Daniel Heryanto
- Full name: Daniel Heryanto Dewandaka
- Country (sports): Indonesia Singapore
- Born: 30 November 1969 (age 55)
- Plays: Right-handed

Singles
- Career record: 4–4 (Davis Cup)
- Highest ranking: No. 301 (15 April 1991)

Doubles
- Career record: 21–6 (Davis Cup)
- Highest ranking: No. 267 (11 March 1991)

Medal record
Representing Indonesia
Southeast Asian Games
| Gold medal – first place | 1989 Kuala Lumpur | Men's doubles |
| Bronze medal – third place | 1989 Kuala Lumpur | Men's team |
Asian Games
| Bronze medal – third place | 1990 Beijing | Men's doubles |
| Bronze medal – third place | 1990 Beijing | Men's team |

= Daniel Heryanto =

Indonesian tennis player

Daniel Heryanto Dewandaka (born 30 November 1969) is an Indonesian-born former professional tennis player who competed in Davis Cup tennis for both Indonesia and Singapore.

Born in 1969, Heryanto competed first for Indonesia and was a doubles gold medalist at the 1989 Southeast Asian Games in Kuala Lumpur, then the following year won two bronze medals at the 1990 Asian Games.
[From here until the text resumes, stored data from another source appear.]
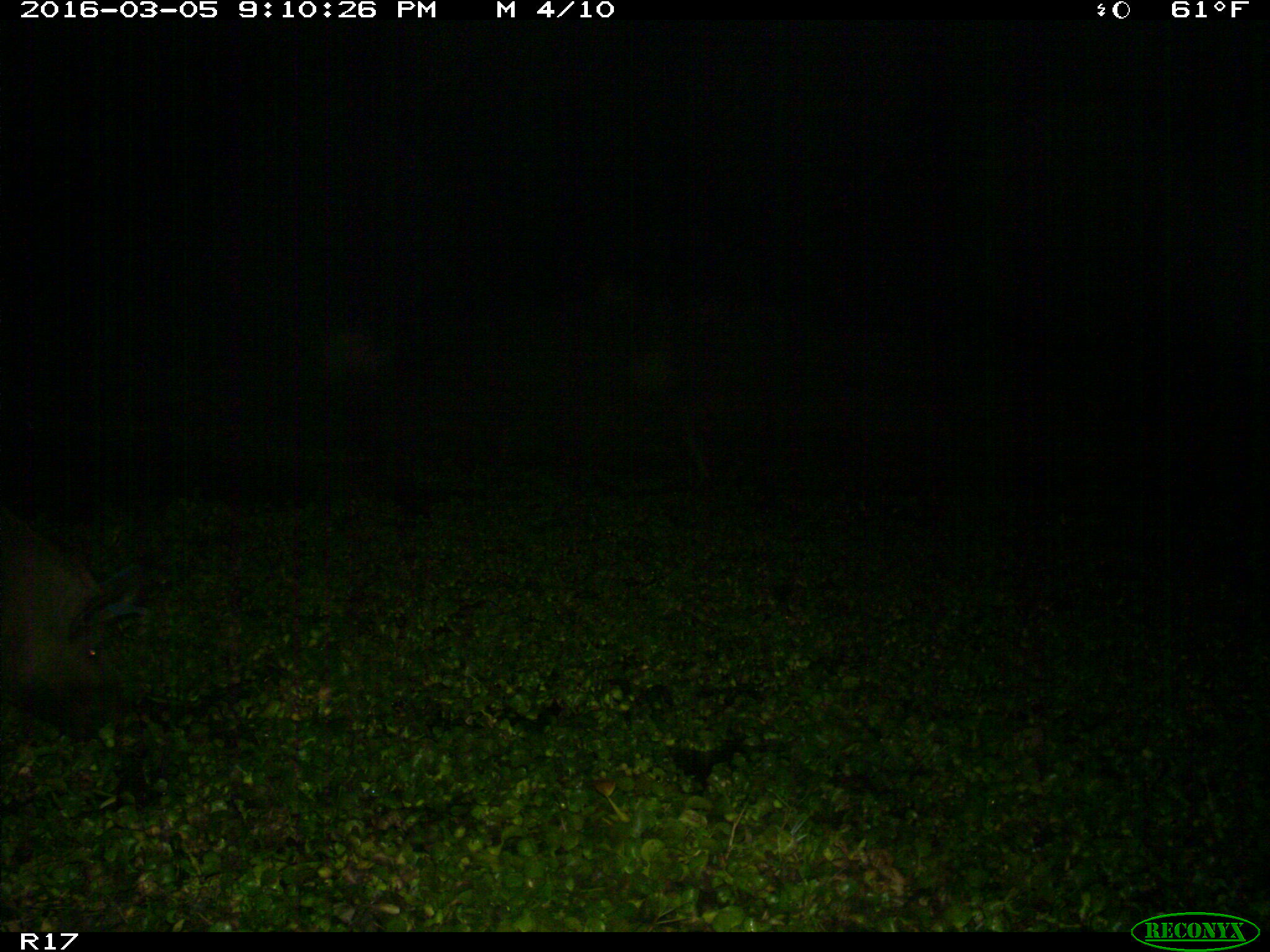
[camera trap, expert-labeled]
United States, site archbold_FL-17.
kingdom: Animalia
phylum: Chordata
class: Mammalia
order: Artiodactyla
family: Suidae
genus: Sus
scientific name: Sus scrofa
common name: wild boar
He appeared in two Davis Cup ties for Indonesia during his career, against China in 1990 and India in 1991, for a 2/4 overall record.

Heryanto later became a permanent resident of Singapore through his time spent as national coach. Between 2003 and 2011 he featured in a total of 25 ties for the Singapore Davis Cup team primarily as a doubles player, while simultaneously serving as team captain. He won a team record 20 rubbers in doubles.